▸ **Exercise prompt**
Report the number of lines in these entries that contain "score". Write only the number.

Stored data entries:
+-------+

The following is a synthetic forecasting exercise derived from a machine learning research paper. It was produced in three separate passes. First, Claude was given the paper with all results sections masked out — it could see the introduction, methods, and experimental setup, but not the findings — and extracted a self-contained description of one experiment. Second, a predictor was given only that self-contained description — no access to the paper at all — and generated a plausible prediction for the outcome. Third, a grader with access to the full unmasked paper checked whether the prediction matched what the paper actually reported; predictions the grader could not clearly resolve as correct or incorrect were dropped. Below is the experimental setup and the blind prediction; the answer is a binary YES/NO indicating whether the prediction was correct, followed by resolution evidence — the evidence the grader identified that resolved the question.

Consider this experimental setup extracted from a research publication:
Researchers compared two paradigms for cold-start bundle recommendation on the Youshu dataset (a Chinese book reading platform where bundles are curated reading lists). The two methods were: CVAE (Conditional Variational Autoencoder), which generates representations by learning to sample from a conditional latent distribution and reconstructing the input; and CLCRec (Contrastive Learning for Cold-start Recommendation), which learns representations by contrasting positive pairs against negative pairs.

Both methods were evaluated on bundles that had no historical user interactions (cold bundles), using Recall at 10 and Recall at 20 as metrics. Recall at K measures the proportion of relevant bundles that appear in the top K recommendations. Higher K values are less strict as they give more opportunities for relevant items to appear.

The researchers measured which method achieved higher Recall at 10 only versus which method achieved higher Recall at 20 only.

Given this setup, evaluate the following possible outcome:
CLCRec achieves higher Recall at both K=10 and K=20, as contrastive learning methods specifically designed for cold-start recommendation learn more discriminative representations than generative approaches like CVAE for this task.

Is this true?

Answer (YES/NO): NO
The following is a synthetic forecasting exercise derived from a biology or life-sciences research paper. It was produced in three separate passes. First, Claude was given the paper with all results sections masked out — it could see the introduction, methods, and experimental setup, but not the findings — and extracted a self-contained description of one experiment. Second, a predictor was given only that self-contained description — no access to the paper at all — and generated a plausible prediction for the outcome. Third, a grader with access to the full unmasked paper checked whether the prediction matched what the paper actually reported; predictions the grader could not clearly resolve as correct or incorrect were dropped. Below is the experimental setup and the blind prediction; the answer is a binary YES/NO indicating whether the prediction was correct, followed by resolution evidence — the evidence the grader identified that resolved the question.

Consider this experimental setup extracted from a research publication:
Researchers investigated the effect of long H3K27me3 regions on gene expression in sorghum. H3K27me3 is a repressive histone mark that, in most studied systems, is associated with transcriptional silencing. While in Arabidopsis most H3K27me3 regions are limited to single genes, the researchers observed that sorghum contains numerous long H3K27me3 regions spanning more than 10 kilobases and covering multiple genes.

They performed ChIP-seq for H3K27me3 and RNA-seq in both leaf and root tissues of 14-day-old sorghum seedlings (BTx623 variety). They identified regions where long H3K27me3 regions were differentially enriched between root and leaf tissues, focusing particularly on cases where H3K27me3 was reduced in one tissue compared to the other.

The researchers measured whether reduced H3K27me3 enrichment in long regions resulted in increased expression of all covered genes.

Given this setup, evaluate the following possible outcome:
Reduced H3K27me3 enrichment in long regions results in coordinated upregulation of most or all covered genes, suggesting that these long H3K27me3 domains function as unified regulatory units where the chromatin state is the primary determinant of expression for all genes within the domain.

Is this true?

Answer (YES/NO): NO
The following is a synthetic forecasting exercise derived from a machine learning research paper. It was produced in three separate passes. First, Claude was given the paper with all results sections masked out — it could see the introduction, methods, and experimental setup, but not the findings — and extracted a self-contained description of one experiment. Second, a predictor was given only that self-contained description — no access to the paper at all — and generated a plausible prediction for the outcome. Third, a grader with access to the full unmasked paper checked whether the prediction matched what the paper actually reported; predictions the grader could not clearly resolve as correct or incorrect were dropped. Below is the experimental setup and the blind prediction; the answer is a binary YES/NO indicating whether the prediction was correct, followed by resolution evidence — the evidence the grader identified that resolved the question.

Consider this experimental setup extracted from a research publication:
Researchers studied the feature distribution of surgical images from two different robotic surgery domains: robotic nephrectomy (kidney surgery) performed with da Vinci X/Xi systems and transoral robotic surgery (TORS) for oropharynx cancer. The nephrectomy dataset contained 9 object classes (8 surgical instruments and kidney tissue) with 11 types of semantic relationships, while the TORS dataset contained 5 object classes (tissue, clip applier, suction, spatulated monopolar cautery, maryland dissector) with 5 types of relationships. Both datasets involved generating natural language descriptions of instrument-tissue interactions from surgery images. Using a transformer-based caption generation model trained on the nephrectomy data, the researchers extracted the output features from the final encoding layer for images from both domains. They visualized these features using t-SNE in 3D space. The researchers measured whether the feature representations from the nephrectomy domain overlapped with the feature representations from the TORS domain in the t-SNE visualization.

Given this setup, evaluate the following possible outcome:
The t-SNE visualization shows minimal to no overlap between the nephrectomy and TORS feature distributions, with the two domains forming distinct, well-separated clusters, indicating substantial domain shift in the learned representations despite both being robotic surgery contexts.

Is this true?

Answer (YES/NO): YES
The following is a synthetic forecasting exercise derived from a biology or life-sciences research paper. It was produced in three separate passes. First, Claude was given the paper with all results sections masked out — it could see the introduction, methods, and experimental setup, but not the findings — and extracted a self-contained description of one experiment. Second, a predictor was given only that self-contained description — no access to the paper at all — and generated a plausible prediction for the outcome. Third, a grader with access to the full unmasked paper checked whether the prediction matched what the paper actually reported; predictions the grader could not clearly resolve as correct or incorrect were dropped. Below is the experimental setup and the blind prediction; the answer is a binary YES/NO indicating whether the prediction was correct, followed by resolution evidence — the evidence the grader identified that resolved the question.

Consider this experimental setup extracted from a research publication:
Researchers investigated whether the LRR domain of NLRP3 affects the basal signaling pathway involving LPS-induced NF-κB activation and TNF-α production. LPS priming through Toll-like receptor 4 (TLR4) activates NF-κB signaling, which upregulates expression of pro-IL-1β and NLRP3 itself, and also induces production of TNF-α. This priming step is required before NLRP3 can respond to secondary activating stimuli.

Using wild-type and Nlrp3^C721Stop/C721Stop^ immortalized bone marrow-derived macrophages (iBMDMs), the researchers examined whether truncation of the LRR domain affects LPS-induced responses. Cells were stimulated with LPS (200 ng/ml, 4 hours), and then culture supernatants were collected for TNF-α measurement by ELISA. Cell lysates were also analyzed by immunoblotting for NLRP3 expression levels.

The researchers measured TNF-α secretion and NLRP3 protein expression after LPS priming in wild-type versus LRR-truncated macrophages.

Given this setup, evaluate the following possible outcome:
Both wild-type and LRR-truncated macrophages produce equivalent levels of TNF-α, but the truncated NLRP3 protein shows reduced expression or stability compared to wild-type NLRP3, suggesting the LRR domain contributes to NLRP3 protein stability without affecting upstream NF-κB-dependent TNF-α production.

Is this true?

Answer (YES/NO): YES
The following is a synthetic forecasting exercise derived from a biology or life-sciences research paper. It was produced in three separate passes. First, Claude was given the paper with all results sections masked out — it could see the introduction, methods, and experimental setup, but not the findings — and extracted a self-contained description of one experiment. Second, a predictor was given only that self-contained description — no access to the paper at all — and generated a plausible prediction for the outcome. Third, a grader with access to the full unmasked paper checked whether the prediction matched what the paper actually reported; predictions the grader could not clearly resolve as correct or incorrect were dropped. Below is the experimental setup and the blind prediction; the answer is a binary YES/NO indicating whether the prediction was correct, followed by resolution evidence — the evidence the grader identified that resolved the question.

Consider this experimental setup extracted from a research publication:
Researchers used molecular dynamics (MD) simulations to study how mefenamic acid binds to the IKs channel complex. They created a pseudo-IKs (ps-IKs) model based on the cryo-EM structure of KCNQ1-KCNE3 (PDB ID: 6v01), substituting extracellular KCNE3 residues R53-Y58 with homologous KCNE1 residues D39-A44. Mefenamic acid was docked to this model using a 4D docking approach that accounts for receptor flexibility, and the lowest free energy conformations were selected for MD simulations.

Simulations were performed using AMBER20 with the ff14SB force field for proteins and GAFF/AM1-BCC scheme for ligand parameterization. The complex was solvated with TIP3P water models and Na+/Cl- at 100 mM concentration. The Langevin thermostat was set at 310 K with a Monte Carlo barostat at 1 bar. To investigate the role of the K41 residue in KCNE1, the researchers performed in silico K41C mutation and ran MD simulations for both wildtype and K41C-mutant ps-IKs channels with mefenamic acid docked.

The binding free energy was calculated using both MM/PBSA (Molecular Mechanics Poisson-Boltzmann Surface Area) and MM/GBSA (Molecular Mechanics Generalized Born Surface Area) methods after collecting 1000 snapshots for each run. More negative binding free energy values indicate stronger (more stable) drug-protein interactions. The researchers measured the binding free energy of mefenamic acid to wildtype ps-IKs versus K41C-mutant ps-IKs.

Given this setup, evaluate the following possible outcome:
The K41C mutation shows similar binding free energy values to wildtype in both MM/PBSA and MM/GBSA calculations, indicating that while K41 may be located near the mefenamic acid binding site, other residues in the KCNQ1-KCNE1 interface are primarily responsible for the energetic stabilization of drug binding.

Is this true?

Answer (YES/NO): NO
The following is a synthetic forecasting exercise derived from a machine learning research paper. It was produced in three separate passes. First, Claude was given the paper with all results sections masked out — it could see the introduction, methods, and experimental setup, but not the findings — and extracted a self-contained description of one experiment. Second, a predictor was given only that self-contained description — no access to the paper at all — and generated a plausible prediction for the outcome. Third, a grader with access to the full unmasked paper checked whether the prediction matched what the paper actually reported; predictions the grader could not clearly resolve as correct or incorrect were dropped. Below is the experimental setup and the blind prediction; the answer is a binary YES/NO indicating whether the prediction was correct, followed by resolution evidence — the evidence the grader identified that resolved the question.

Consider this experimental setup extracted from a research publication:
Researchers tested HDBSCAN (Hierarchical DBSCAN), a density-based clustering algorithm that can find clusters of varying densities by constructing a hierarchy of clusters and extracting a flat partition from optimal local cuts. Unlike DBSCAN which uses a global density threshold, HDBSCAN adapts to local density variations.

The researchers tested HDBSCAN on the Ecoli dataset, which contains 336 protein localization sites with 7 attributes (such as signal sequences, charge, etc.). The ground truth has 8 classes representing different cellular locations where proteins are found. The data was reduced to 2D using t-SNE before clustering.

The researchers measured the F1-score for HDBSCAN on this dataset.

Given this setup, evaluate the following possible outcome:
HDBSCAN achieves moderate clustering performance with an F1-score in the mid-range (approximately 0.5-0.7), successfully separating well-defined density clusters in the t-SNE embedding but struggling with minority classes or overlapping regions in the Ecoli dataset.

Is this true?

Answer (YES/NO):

+-------+

▸ **Answer for this exercise**
2